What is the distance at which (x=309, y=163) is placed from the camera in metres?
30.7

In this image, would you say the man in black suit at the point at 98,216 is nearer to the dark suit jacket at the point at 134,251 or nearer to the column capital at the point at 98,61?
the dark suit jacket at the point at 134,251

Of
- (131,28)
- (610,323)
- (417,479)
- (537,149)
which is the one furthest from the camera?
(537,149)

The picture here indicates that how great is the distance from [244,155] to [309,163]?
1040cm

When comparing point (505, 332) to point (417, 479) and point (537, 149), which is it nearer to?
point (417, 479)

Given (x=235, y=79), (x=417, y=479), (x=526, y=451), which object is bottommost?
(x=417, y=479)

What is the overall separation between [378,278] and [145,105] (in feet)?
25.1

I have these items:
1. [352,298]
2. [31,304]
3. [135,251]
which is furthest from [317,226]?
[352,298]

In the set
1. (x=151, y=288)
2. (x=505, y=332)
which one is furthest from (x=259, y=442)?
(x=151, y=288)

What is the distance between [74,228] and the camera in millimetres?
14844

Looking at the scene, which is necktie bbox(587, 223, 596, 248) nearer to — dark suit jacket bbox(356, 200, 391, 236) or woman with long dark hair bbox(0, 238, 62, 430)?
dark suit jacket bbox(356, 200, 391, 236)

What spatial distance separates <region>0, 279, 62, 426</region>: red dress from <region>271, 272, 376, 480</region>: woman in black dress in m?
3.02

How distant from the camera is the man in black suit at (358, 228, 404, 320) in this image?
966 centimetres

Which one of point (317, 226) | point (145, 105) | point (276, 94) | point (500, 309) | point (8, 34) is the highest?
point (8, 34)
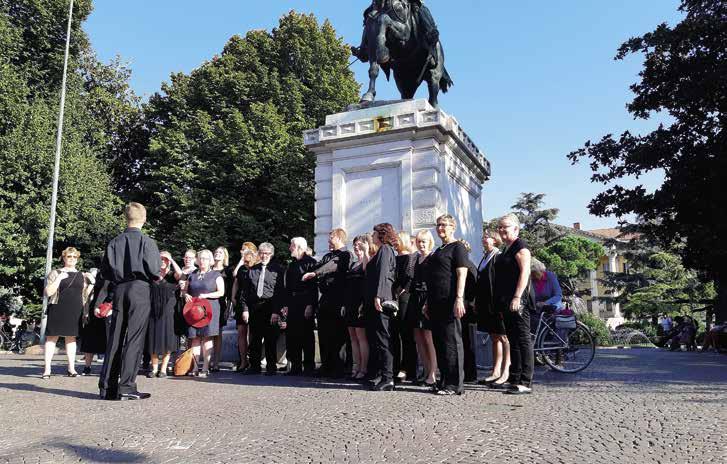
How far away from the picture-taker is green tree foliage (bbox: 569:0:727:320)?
1552 cm

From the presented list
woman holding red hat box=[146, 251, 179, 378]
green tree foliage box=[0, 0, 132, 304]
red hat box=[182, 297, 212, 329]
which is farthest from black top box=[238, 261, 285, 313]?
green tree foliage box=[0, 0, 132, 304]

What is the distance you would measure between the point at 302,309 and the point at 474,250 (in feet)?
17.1

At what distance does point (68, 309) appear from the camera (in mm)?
8164

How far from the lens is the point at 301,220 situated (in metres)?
25.0

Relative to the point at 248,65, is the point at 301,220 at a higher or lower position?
lower

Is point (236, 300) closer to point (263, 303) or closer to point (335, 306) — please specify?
point (263, 303)

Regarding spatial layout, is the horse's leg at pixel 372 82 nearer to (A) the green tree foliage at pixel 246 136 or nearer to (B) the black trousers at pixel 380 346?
(B) the black trousers at pixel 380 346

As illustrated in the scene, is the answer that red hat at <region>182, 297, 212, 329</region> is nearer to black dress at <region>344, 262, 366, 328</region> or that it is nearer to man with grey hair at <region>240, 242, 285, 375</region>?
man with grey hair at <region>240, 242, 285, 375</region>

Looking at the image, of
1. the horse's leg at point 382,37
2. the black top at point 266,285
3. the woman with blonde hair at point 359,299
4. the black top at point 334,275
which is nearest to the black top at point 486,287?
the woman with blonde hair at point 359,299

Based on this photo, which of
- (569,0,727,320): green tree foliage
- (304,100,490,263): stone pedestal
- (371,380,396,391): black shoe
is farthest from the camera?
(569,0,727,320): green tree foliage

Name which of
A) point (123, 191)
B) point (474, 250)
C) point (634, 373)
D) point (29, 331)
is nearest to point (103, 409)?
point (634, 373)

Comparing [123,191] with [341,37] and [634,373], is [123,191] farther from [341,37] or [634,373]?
[634,373]

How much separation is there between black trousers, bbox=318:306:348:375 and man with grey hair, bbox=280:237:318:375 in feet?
0.56

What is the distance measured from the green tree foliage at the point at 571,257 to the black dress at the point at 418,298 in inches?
2054
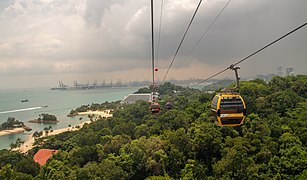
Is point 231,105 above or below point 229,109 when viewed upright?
above

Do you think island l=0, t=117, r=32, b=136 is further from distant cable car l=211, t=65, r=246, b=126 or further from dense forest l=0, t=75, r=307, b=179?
distant cable car l=211, t=65, r=246, b=126

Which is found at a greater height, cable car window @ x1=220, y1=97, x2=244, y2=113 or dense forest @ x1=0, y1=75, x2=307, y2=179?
cable car window @ x1=220, y1=97, x2=244, y2=113

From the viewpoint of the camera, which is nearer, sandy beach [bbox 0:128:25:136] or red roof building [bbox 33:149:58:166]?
red roof building [bbox 33:149:58:166]

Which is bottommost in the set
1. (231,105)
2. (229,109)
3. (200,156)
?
(200,156)

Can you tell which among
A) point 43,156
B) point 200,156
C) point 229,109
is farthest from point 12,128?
point 229,109

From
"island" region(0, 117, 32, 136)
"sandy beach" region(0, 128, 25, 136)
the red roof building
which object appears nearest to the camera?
the red roof building

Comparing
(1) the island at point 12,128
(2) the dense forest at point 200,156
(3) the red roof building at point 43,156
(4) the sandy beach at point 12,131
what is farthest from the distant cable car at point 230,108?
(4) the sandy beach at point 12,131

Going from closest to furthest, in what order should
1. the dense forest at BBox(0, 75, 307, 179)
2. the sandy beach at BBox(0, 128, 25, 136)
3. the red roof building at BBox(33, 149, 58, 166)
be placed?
the dense forest at BBox(0, 75, 307, 179)
the red roof building at BBox(33, 149, 58, 166)
the sandy beach at BBox(0, 128, 25, 136)

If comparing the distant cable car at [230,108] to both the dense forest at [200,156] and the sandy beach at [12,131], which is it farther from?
the sandy beach at [12,131]

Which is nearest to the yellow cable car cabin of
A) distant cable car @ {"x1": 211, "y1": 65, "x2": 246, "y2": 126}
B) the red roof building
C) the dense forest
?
distant cable car @ {"x1": 211, "y1": 65, "x2": 246, "y2": 126}

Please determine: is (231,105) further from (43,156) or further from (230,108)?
(43,156)

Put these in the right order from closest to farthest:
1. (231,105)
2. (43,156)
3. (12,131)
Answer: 1. (231,105)
2. (43,156)
3. (12,131)

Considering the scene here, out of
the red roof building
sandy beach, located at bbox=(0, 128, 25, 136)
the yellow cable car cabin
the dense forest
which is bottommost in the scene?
sandy beach, located at bbox=(0, 128, 25, 136)

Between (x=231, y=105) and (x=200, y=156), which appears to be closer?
(x=231, y=105)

--

Can you give again, word for word, the stretch from the line containing "Between (x=231, y=105)" through the last of the items?

Between (x=231, y=105) and (x=200, y=156), which appears to be closer?
(x=231, y=105)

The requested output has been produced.